The Guardian reports conviction (and release on parole) of Samantha Azzopardi - who appeared in this blog here and here - after Australia, Ireland and Canada.

Azzopardi has a long history of dishonesty offences. In 2013 she showed up in central Dublin claiming to be a teenage sex-trafficking victim from eastern Europe. It cost the Irish government hundreds of thousands of dollars before her true identity was exposed. 

After being deported she emerged in Canada, where she said she was a victim of sexual assault and torture. 

In Australia, she convinced a Perth family she was a Russian gymnast named Emily whose entire family had been killed in a murder-suicide in France. 

In Sydney she passed herself off as a schoolgirl more than half her age. 

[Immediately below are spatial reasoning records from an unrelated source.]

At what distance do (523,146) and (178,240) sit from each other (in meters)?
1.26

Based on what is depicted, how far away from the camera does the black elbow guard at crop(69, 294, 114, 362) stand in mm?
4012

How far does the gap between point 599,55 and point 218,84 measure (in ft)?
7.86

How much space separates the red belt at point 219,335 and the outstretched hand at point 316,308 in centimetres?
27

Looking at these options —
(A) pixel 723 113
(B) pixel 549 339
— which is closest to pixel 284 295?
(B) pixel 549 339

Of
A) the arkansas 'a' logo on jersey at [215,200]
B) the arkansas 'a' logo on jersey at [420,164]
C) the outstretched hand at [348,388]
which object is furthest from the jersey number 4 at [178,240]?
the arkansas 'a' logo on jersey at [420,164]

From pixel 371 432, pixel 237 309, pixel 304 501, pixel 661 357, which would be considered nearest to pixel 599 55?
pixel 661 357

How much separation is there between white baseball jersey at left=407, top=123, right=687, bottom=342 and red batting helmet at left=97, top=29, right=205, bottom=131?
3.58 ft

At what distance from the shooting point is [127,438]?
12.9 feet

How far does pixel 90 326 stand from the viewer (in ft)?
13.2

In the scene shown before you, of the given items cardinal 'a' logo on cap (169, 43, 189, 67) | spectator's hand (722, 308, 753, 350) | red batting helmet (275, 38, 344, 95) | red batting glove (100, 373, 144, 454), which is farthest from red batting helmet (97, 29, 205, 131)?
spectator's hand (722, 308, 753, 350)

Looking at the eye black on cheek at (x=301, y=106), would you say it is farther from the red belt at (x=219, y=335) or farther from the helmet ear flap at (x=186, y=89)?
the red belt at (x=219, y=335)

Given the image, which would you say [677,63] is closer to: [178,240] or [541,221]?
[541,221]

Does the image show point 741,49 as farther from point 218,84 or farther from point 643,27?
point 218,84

Azzopardi has criminal convictions for dishonesty offences in Queensland, Western Australia and New South Wales, as well as for Commonwealth offences. 

Explanation? A psychiatrist reportedly referred to 'a highly traumatic upbringing including emotional neglect and physical abuse', characterising Azzopardi as having 'a severe personality disorder and pseudologia fantastica' - a '“rare but dramatic” psychiatric disorder involving an “extreme type of lying”'.

Another footnote for my forthcoming book on identity crime.

A 2017 SMH piece noted her conviction on fraud charges after Azzopardi posed as a 13-year-old Sydney high school student named Harper Hart, using a fake Californian birth certificate and pretending to be a child sex-trafficking victim. 

The piece is interesting as a quantification of crime costs, stating 

 Her lies cost NSW charities and government departments more than $155,000, a figure updated from an initial calculation of $20,000. ... 

Hornsby Local Court heard that Irish authorities spent more than $400,000 trying to establish who she was and where she had come from. ... 

Canadian authorities spent $150,000 on their investigation before realising she was the same woman at the centre of the Dublin saga. Azzopardi was charged with public mischief in Calgary and faced a maximum sentence of five years in prison but, after pleading guilty, she was sentenced to the two months she'd already served in custody. Again she was sent home to Australia. ... 

The Sydney court heard she had to trick NSW authorities into thinking she was still a teenager. She was given an iPad, a phone and Opal card from the not-for-profit Burdekin House, an ambulance transfer paid for by Good Shepherd Australia and medication from the NSW Department of Family and Community Services. The $155,000 cost of her frauds included counselling costs and wages.